Текст для чтения
────────────────────
И день шел, как вчера и как должен был идти завтра. Являлись и труфиньон, и грибы, и визиты, и гости, и угощение, и брелак. В этой несколько затхлой старческой атмосфере все дышало чем-то сердечно-невозмутимым, убежденно спокойным. Жизнь казалась доживающим отрывком прошедших времен, прошедших нравов, испарявшейся идиллией быта патриархального, исчезавшего навсегда. Архарова ни в ком не заискивала, никого не ослепляла, жила, так сказать, в стороне от общественной жизни, а между тем пользовалась общим уважением, общим сочувствием. И старый, и малый, и богатый, и бедный, и сильный, и темный являлись к ней, и дом ее никогда не оставался без посетителей.
Особенно выдавались два дня в году: зимой в Петербурге, 24 ноября, в Екатеринин день, а летом в Павловске, 12 июля, в день рождения старушки… Тут, по недостатку помещения в комнатах, гости собирались в саду и толпились по дорожкам, обсаженным розами разных цветов и оттенков. Вдруг в саду происходило смятение. К бабушке летел стрелой Дмитрий Степанович. Старушка, как будто пораженная событием, повторявшимся, впрочем, каждый год, поспешно подзывала к себе все свое семейство и направлялась целою группою к дверям сада, в то время как снаружи приближалась к ней другая группа. Впереди шествовала императрица Мария Федоровна, несколько дородная, но высокая, прямая, величественная, в шляпе с перьями, оттенявшими ее круглое и, несмотря на годы, свежее, румяное и красивое лицо. Царственная поступью, приветливая улыбкою, она, как мне казалось, сияла, хотя я не знал, что Россия была ей обязана колоссальными учреждениями воспитательных домов, ломбардов и женских институтов. Она держала за руку красивого мальчика в гусарской курточке, старшего сына великого князя Николая Павловича, поздравляла бабушку и ласково разговаривала с присутствующими. Бабушка была тронута до слез, благодарила за милость почтительно, даже благоговейно, но никогда не доходила до низкопоклонства и до забвения самодостоинства. Говорила она прямо, открыто, откровенно. Честь была для нее, конечно, великая, но совесть в ней была чистая, и бояться ей было нечего. Посещение продолжалось, разумеется, недолго. Императрице подносили букет наскоро сорванных лучших роз, и она удалялась, сопровождаемая собравшеюся толпою. На другой день бабушка ездила во дворец благодарить снова, но долго затем рассказывала поочередно всем своим гостям о чрезвычайном отличии, коего она удостоилась. Этим я обязана, — заключала она, — памяти моего покойного Ивана Петровича»{3}.
────────────────────
Набор записей
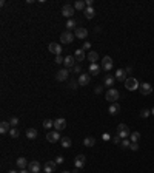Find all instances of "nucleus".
Returning <instances> with one entry per match:
<instances>
[{
	"instance_id": "obj_1",
	"label": "nucleus",
	"mask_w": 154,
	"mask_h": 173,
	"mask_svg": "<svg viewBox=\"0 0 154 173\" xmlns=\"http://www.w3.org/2000/svg\"><path fill=\"white\" fill-rule=\"evenodd\" d=\"M139 87H140V84H139V81H137L136 77H126L125 88L128 91H136V90H139Z\"/></svg>"
},
{
	"instance_id": "obj_2",
	"label": "nucleus",
	"mask_w": 154,
	"mask_h": 173,
	"mask_svg": "<svg viewBox=\"0 0 154 173\" xmlns=\"http://www.w3.org/2000/svg\"><path fill=\"white\" fill-rule=\"evenodd\" d=\"M106 101L108 102H111V104H116L117 102V99H120V95H119V91L116 90V88H109L108 91H106Z\"/></svg>"
},
{
	"instance_id": "obj_3",
	"label": "nucleus",
	"mask_w": 154,
	"mask_h": 173,
	"mask_svg": "<svg viewBox=\"0 0 154 173\" xmlns=\"http://www.w3.org/2000/svg\"><path fill=\"white\" fill-rule=\"evenodd\" d=\"M117 135H119L122 139H126V138L131 136V131H130V128H128L126 124H119V125H117Z\"/></svg>"
},
{
	"instance_id": "obj_4",
	"label": "nucleus",
	"mask_w": 154,
	"mask_h": 173,
	"mask_svg": "<svg viewBox=\"0 0 154 173\" xmlns=\"http://www.w3.org/2000/svg\"><path fill=\"white\" fill-rule=\"evenodd\" d=\"M74 37H75V36H74L71 31H65V33H62V34H60V42H62V43H65V45L72 43Z\"/></svg>"
},
{
	"instance_id": "obj_5",
	"label": "nucleus",
	"mask_w": 154,
	"mask_h": 173,
	"mask_svg": "<svg viewBox=\"0 0 154 173\" xmlns=\"http://www.w3.org/2000/svg\"><path fill=\"white\" fill-rule=\"evenodd\" d=\"M74 6H71V5H63L62 6V16H65V17H68V20L69 19H72V14H74Z\"/></svg>"
},
{
	"instance_id": "obj_6",
	"label": "nucleus",
	"mask_w": 154,
	"mask_h": 173,
	"mask_svg": "<svg viewBox=\"0 0 154 173\" xmlns=\"http://www.w3.org/2000/svg\"><path fill=\"white\" fill-rule=\"evenodd\" d=\"M48 50L53 53V54H56V56H62V46L59 43H56V42H51L48 45Z\"/></svg>"
},
{
	"instance_id": "obj_7",
	"label": "nucleus",
	"mask_w": 154,
	"mask_h": 173,
	"mask_svg": "<svg viewBox=\"0 0 154 173\" xmlns=\"http://www.w3.org/2000/svg\"><path fill=\"white\" fill-rule=\"evenodd\" d=\"M62 138L59 135V131H49L48 135H46V141L51 142V144H54V142H59Z\"/></svg>"
},
{
	"instance_id": "obj_8",
	"label": "nucleus",
	"mask_w": 154,
	"mask_h": 173,
	"mask_svg": "<svg viewBox=\"0 0 154 173\" xmlns=\"http://www.w3.org/2000/svg\"><path fill=\"white\" fill-rule=\"evenodd\" d=\"M68 76H69V70L63 68V70H59V71H57L56 79H57L59 82H63V81H66V79H68Z\"/></svg>"
},
{
	"instance_id": "obj_9",
	"label": "nucleus",
	"mask_w": 154,
	"mask_h": 173,
	"mask_svg": "<svg viewBox=\"0 0 154 173\" xmlns=\"http://www.w3.org/2000/svg\"><path fill=\"white\" fill-rule=\"evenodd\" d=\"M112 65H114L112 59H111L109 56H105V57H103V60H102V68H103L105 71H109V70L112 68Z\"/></svg>"
},
{
	"instance_id": "obj_10",
	"label": "nucleus",
	"mask_w": 154,
	"mask_h": 173,
	"mask_svg": "<svg viewBox=\"0 0 154 173\" xmlns=\"http://www.w3.org/2000/svg\"><path fill=\"white\" fill-rule=\"evenodd\" d=\"M74 36L77 37V39H86L88 37V30L86 28H83V26H79V28H75V33H74Z\"/></svg>"
},
{
	"instance_id": "obj_11",
	"label": "nucleus",
	"mask_w": 154,
	"mask_h": 173,
	"mask_svg": "<svg viewBox=\"0 0 154 173\" xmlns=\"http://www.w3.org/2000/svg\"><path fill=\"white\" fill-rule=\"evenodd\" d=\"M75 62H77V60H75L74 56H66V57H65V62H63V65H65L66 70H69V68H74V66L77 65Z\"/></svg>"
},
{
	"instance_id": "obj_12",
	"label": "nucleus",
	"mask_w": 154,
	"mask_h": 173,
	"mask_svg": "<svg viewBox=\"0 0 154 173\" xmlns=\"http://www.w3.org/2000/svg\"><path fill=\"white\" fill-rule=\"evenodd\" d=\"M56 161H46L45 162V165H43V170H45V173H54L56 171Z\"/></svg>"
},
{
	"instance_id": "obj_13",
	"label": "nucleus",
	"mask_w": 154,
	"mask_h": 173,
	"mask_svg": "<svg viewBox=\"0 0 154 173\" xmlns=\"http://www.w3.org/2000/svg\"><path fill=\"white\" fill-rule=\"evenodd\" d=\"M139 90H140V93H142L143 96H148V95H151V93H152V87H151L149 84H146V82L140 85Z\"/></svg>"
},
{
	"instance_id": "obj_14",
	"label": "nucleus",
	"mask_w": 154,
	"mask_h": 173,
	"mask_svg": "<svg viewBox=\"0 0 154 173\" xmlns=\"http://www.w3.org/2000/svg\"><path fill=\"white\" fill-rule=\"evenodd\" d=\"M40 162H38V161H31L29 164H28V170L31 171V173H38V171H40Z\"/></svg>"
},
{
	"instance_id": "obj_15",
	"label": "nucleus",
	"mask_w": 154,
	"mask_h": 173,
	"mask_svg": "<svg viewBox=\"0 0 154 173\" xmlns=\"http://www.w3.org/2000/svg\"><path fill=\"white\" fill-rule=\"evenodd\" d=\"M89 82H91V74H85V73H82L80 76H79V85H88Z\"/></svg>"
},
{
	"instance_id": "obj_16",
	"label": "nucleus",
	"mask_w": 154,
	"mask_h": 173,
	"mask_svg": "<svg viewBox=\"0 0 154 173\" xmlns=\"http://www.w3.org/2000/svg\"><path fill=\"white\" fill-rule=\"evenodd\" d=\"M66 127V121L63 117H60V119H56L54 121V128H56V131H60V130H63Z\"/></svg>"
},
{
	"instance_id": "obj_17",
	"label": "nucleus",
	"mask_w": 154,
	"mask_h": 173,
	"mask_svg": "<svg viewBox=\"0 0 154 173\" xmlns=\"http://www.w3.org/2000/svg\"><path fill=\"white\" fill-rule=\"evenodd\" d=\"M85 161H86L85 155H79V156H75V159H74V165H75L77 168H82V167L85 165Z\"/></svg>"
},
{
	"instance_id": "obj_18",
	"label": "nucleus",
	"mask_w": 154,
	"mask_h": 173,
	"mask_svg": "<svg viewBox=\"0 0 154 173\" xmlns=\"http://www.w3.org/2000/svg\"><path fill=\"white\" fill-rule=\"evenodd\" d=\"M74 57H75V60H77V62H83V60H85V57H86V54H85V51H83L82 48H79V50H75Z\"/></svg>"
},
{
	"instance_id": "obj_19",
	"label": "nucleus",
	"mask_w": 154,
	"mask_h": 173,
	"mask_svg": "<svg viewBox=\"0 0 154 173\" xmlns=\"http://www.w3.org/2000/svg\"><path fill=\"white\" fill-rule=\"evenodd\" d=\"M83 145H85V147H94V145H96V139L93 136H86L83 139Z\"/></svg>"
},
{
	"instance_id": "obj_20",
	"label": "nucleus",
	"mask_w": 154,
	"mask_h": 173,
	"mask_svg": "<svg viewBox=\"0 0 154 173\" xmlns=\"http://www.w3.org/2000/svg\"><path fill=\"white\" fill-rule=\"evenodd\" d=\"M100 68H102V66L100 65H97V63H91V65H89V74H99L100 73Z\"/></svg>"
},
{
	"instance_id": "obj_21",
	"label": "nucleus",
	"mask_w": 154,
	"mask_h": 173,
	"mask_svg": "<svg viewBox=\"0 0 154 173\" xmlns=\"http://www.w3.org/2000/svg\"><path fill=\"white\" fill-rule=\"evenodd\" d=\"M9 127H11V124H9V122L2 121V122H0V133H2V135L8 133V131H9Z\"/></svg>"
},
{
	"instance_id": "obj_22",
	"label": "nucleus",
	"mask_w": 154,
	"mask_h": 173,
	"mask_svg": "<svg viewBox=\"0 0 154 173\" xmlns=\"http://www.w3.org/2000/svg\"><path fill=\"white\" fill-rule=\"evenodd\" d=\"M86 57L89 59V62H91V63H97V60H99V54H97L96 51H89Z\"/></svg>"
},
{
	"instance_id": "obj_23",
	"label": "nucleus",
	"mask_w": 154,
	"mask_h": 173,
	"mask_svg": "<svg viewBox=\"0 0 154 173\" xmlns=\"http://www.w3.org/2000/svg\"><path fill=\"white\" fill-rule=\"evenodd\" d=\"M108 111H109V114L116 116V114H117V113L120 111V105H119L117 102H116V104H112L111 107H109V110H108Z\"/></svg>"
},
{
	"instance_id": "obj_24",
	"label": "nucleus",
	"mask_w": 154,
	"mask_h": 173,
	"mask_svg": "<svg viewBox=\"0 0 154 173\" xmlns=\"http://www.w3.org/2000/svg\"><path fill=\"white\" fill-rule=\"evenodd\" d=\"M16 165H17L20 170H23L25 167L28 165V161H26V159H25V158H19L17 161H16Z\"/></svg>"
},
{
	"instance_id": "obj_25",
	"label": "nucleus",
	"mask_w": 154,
	"mask_h": 173,
	"mask_svg": "<svg viewBox=\"0 0 154 173\" xmlns=\"http://www.w3.org/2000/svg\"><path fill=\"white\" fill-rule=\"evenodd\" d=\"M126 71L125 70H117V71H116V79H117V81H126Z\"/></svg>"
},
{
	"instance_id": "obj_26",
	"label": "nucleus",
	"mask_w": 154,
	"mask_h": 173,
	"mask_svg": "<svg viewBox=\"0 0 154 173\" xmlns=\"http://www.w3.org/2000/svg\"><path fill=\"white\" fill-rule=\"evenodd\" d=\"M83 16H85L86 19H93V17L96 16V11H94V8H86V9L83 11Z\"/></svg>"
},
{
	"instance_id": "obj_27",
	"label": "nucleus",
	"mask_w": 154,
	"mask_h": 173,
	"mask_svg": "<svg viewBox=\"0 0 154 173\" xmlns=\"http://www.w3.org/2000/svg\"><path fill=\"white\" fill-rule=\"evenodd\" d=\"M60 144H62L63 149H69V147H71V138H68V136L62 138V139H60Z\"/></svg>"
},
{
	"instance_id": "obj_28",
	"label": "nucleus",
	"mask_w": 154,
	"mask_h": 173,
	"mask_svg": "<svg viewBox=\"0 0 154 173\" xmlns=\"http://www.w3.org/2000/svg\"><path fill=\"white\" fill-rule=\"evenodd\" d=\"M74 8L79 9V11H85L86 9V3L83 2V0H77V2L74 3Z\"/></svg>"
},
{
	"instance_id": "obj_29",
	"label": "nucleus",
	"mask_w": 154,
	"mask_h": 173,
	"mask_svg": "<svg viewBox=\"0 0 154 173\" xmlns=\"http://www.w3.org/2000/svg\"><path fill=\"white\" fill-rule=\"evenodd\" d=\"M26 138L28 139H35L37 138V130L35 128H28L26 130Z\"/></svg>"
},
{
	"instance_id": "obj_30",
	"label": "nucleus",
	"mask_w": 154,
	"mask_h": 173,
	"mask_svg": "<svg viewBox=\"0 0 154 173\" xmlns=\"http://www.w3.org/2000/svg\"><path fill=\"white\" fill-rule=\"evenodd\" d=\"M114 81H116V77L106 76V77H105V85H106V87H112V85H114Z\"/></svg>"
},
{
	"instance_id": "obj_31",
	"label": "nucleus",
	"mask_w": 154,
	"mask_h": 173,
	"mask_svg": "<svg viewBox=\"0 0 154 173\" xmlns=\"http://www.w3.org/2000/svg\"><path fill=\"white\" fill-rule=\"evenodd\" d=\"M19 135H20V133H19V130H17V128H11V130H9V136H11L12 139L19 138Z\"/></svg>"
},
{
	"instance_id": "obj_32",
	"label": "nucleus",
	"mask_w": 154,
	"mask_h": 173,
	"mask_svg": "<svg viewBox=\"0 0 154 173\" xmlns=\"http://www.w3.org/2000/svg\"><path fill=\"white\" fill-rule=\"evenodd\" d=\"M19 122H20V121H19V117H16V116L9 119V124H11V127H12V128H16V127L19 125Z\"/></svg>"
},
{
	"instance_id": "obj_33",
	"label": "nucleus",
	"mask_w": 154,
	"mask_h": 173,
	"mask_svg": "<svg viewBox=\"0 0 154 173\" xmlns=\"http://www.w3.org/2000/svg\"><path fill=\"white\" fill-rule=\"evenodd\" d=\"M130 138H131V141H133V142H137V141L140 139V133H139V131H133Z\"/></svg>"
},
{
	"instance_id": "obj_34",
	"label": "nucleus",
	"mask_w": 154,
	"mask_h": 173,
	"mask_svg": "<svg viewBox=\"0 0 154 173\" xmlns=\"http://www.w3.org/2000/svg\"><path fill=\"white\" fill-rule=\"evenodd\" d=\"M43 127H45V128L54 127V121H51V119H45V121H43Z\"/></svg>"
},
{
	"instance_id": "obj_35",
	"label": "nucleus",
	"mask_w": 154,
	"mask_h": 173,
	"mask_svg": "<svg viewBox=\"0 0 154 173\" xmlns=\"http://www.w3.org/2000/svg\"><path fill=\"white\" fill-rule=\"evenodd\" d=\"M130 145H131V142L128 141V139H122V142H120V147L122 149H130Z\"/></svg>"
},
{
	"instance_id": "obj_36",
	"label": "nucleus",
	"mask_w": 154,
	"mask_h": 173,
	"mask_svg": "<svg viewBox=\"0 0 154 173\" xmlns=\"http://www.w3.org/2000/svg\"><path fill=\"white\" fill-rule=\"evenodd\" d=\"M74 26H75V22H74L72 19H69V20L66 22V28H68V31H71V30L74 28Z\"/></svg>"
},
{
	"instance_id": "obj_37",
	"label": "nucleus",
	"mask_w": 154,
	"mask_h": 173,
	"mask_svg": "<svg viewBox=\"0 0 154 173\" xmlns=\"http://www.w3.org/2000/svg\"><path fill=\"white\" fill-rule=\"evenodd\" d=\"M77 85H79V81H74V79H71V82H69V88L75 90V88H77Z\"/></svg>"
},
{
	"instance_id": "obj_38",
	"label": "nucleus",
	"mask_w": 154,
	"mask_h": 173,
	"mask_svg": "<svg viewBox=\"0 0 154 173\" xmlns=\"http://www.w3.org/2000/svg\"><path fill=\"white\" fill-rule=\"evenodd\" d=\"M149 113H151V110H142V111H140V117H148L149 116Z\"/></svg>"
},
{
	"instance_id": "obj_39",
	"label": "nucleus",
	"mask_w": 154,
	"mask_h": 173,
	"mask_svg": "<svg viewBox=\"0 0 154 173\" xmlns=\"http://www.w3.org/2000/svg\"><path fill=\"white\" fill-rule=\"evenodd\" d=\"M130 149H131L133 152H137V150H139V145H137V142H131V145H130Z\"/></svg>"
},
{
	"instance_id": "obj_40",
	"label": "nucleus",
	"mask_w": 154,
	"mask_h": 173,
	"mask_svg": "<svg viewBox=\"0 0 154 173\" xmlns=\"http://www.w3.org/2000/svg\"><path fill=\"white\" fill-rule=\"evenodd\" d=\"M72 70H74V73H80V74H82V66H80L79 63H77V65L74 66V68H72Z\"/></svg>"
},
{
	"instance_id": "obj_41",
	"label": "nucleus",
	"mask_w": 154,
	"mask_h": 173,
	"mask_svg": "<svg viewBox=\"0 0 154 173\" xmlns=\"http://www.w3.org/2000/svg\"><path fill=\"white\" fill-rule=\"evenodd\" d=\"M56 63H63V62H65V59H63L62 56H56V60H54Z\"/></svg>"
},
{
	"instance_id": "obj_42",
	"label": "nucleus",
	"mask_w": 154,
	"mask_h": 173,
	"mask_svg": "<svg viewBox=\"0 0 154 173\" xmlns=\"http://www.w3.org/2000/svg\"><path fill=\"white\" fill-rule=\"evenodd\" d=\"M94 91H96V95H100V93L103 91V87H96V88H94Z\"/></svg>"
},
{
	"instance_id": "obj_43",
	"label": "nucleus",
	"mask_w": 154,
	"mask_h": 173,
	"mask_svg": "<svg viewBox=\"0 0 154 173\" xmlns=\"http://www.w3.org/2000/svg\"><path fill=\"white\" fill-rule=\"evenodd\" d=\"M56 164H63V156H57L56 158Z\"/></svg>"
},
{
	"instance_id": "obj_44",
	"label": "nucleus",
	"mask_w": 154,
	"mask_h": 173,
	"mask_svg": "<svg viewBox=\"0 0 154 173\" xmlns=\"http://www.w3.org/2000/svg\"><path fill=\"white\" fill-rule=\"evenodd\" d=\"M89 48H91V43H89V42H85V43H83V48H82V50L85 51V50H89Z\"/></svg>"
},
{
	"instance_id": "obj_45",
	"label": "nucleus",
	"mask_w": 154,
	"mask_h": 173,
	"mask_svg": "<svg viewBox=\"0 0 154 173\" xmlns=\"http://www.w3.org/2000/svg\"><path fill=\"white\" fill-rule=\"evenodd\" d=\"M120 139H122V138H120V136L117 135V136H116V138L112 139V142H114V144H119V142H120Z\"/></svg>"
},
{
	"instance_id": "obj_46",
	"label": "nucleus",
	"mask_w": 154,
	"mask_h": 173,
	"mask_svg": "<svg viewBox=\"0 0 154 173\" xmlns=\"http://www.w3.org/2000/svg\"><path fill=\"white\" fill-rule=\"evenodd\" d=\"M102 138H103V141H108V139H109V135H108V133H103V135H102Z\"/></svg>"
},
{
	"instance_id": "obj_47",
	"label": "nucleus",
	"mask_w": 154,
	"mask_h": 173,
	"mask_svg": "<svg viewBox=\"0 0 154 173\" xmlns=\"http://www.w3.org/2000/svg\"><path fill=\"white\" fill-rule=\"evenodd\" d=\"M19 173H31V171H29V170H25V168H23V170H20Z\"/></svg>"
},
{
	"instance_id": "obj_48",
	"label": "nucleus",
	"mask_w": 154,
	"mask_h": 173,
	"mask_svg": "<svg viewBox=\"0 0 154 173\" xmlns=\"http://www.w3.org/2000/svg\"><path fill=\"white\" fill-rule=\"evenodd\" d=\"M8 173H19V171H16V170H9Z\"/></svg>"
},
{
	"instance_id": "obj_49",
	"label": "nucleus",
	"mask_w": 154,
	"mask_h": 173,
	"mask_svg": "<svg viewBox=\"0 0 154 173\" xmlns=\"http://www.w3.org/2000/svg\"><path fill=\"white\" fill-rule=\"evenodd\" d=\"M151 114H154V107H152V110H151Z\"/></svg>"
},
{
	"instance_id": "obj_50",
	"label": "nucleus",
	"mask_w": 154,
	"mask_h": 173,
	"mask_svg": "<svg viewBox=\"0 0 154 173\" xmlns=\"http://www.w3.org/2000/svg\"><path fill=\"white\" fill-rule=\"evenodd\" d=\"M62 173H71V171H62Z\"/></svg>"
}]
</instances>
────────────────────
Задание 1
Перепишите отрывок текста о бабушке Архаровой от слов «И день шел, как» до слов «оставался без посетителей.» включительно, поставив «Бабушка» вместо «Архарова».
Задание 2
Кого императрица держала за руку во время посещения, описанного в тексте о бабушке Архаровой?
Задание 3
Напишите, что следует дальше в тексте о бабушке Архаровой, начав сразу после его последней фразы.

Ответ 1
И день шел, как вчера и как должен был идти завтра. Являлись и труфиньон, и грибы, и визиты, и гости, и угощение, и брелак. В этой несколько затхлой старческой атмосфере все дышало чем-то сердечно-невозмутимым, убежденно спокойным. Жизнь казалась доживающим отрывком прошедших времен, прошедших нравов, испарявшейся идиллией быта патриархального, исчезавшего навсегда. Бабушка ни в ком не заискивала, никого не ослепляла, жила, так сказать, в стороне от общественной жизни, а между тем пользовалась общим уважением, общим сочувствием. И старый, и малый, и богатый, и бедный, и сильный, и темный являлись к ней, и дом ее никогда не оставался без посетителей.

Ответ 2
Красивого мальчика в гусарской курточке, старшего сына великого князя Николая Павловича.

Ответ 3
Наталья Кирилловна Загряжская
«Наталья Кирилловна, вдова обер-шенка Николая Александровича Загряжского, была дочь фельдмаршала графа Кирилла Григорьевича Разумовского, дама умная, добродетельная и всеми уважаемая, несмотря на то, что в характере ее было много оригинального, собственно ей принадлежащего. Узнал я ее в преклонных уже ее летах, что было в 1825 году, вскоре по восшествии императора Николая Павловича на престол…
Наталья Кирилловна приняла меня очень ласково и просила чаще ее посещать, чем я и воспользовался. По вечерам садилась она играть в любимый ею бостон по 25 коп. и за всякую сыгранную игру собирала марки в стоящую возле нее коробочку; деньги сии поступали в пользу бедных, которых у ней было много…
Однажды Наталья Кирилловна говорит мне: "У меня до тебя, голубчик, есть просьба". Я отвечал ей, что всякое ее приказание готов исполнить. "Вот видишь ли что; не знаешь ли, где бы можно было достать мне самого крепкого табаку Русского?" Я сказал, что это очень легко исполнить, только позвольте спросить, для какого употребления; я знаю, что вы всегда изволите нюхать Французский. На сие она отвечала: "Я-то всегда нюхаю Французский; но мне нужен самый крепкий Русский: ты сам знаешь, какое теперь опасное время! Беспрестанно привозят заговорщиков в крепость, а кто их знает, может, их много шатается и по улицам; вот я часто прогуливаюсь, и когда замечу какое подозрительное лицо, я тотчас и насыплю ему в глаза". Я на сие сказал, что можно ослепить и невинного. "Нет, я тотчас узнаю подозрительное лицо и никак не ошибусь".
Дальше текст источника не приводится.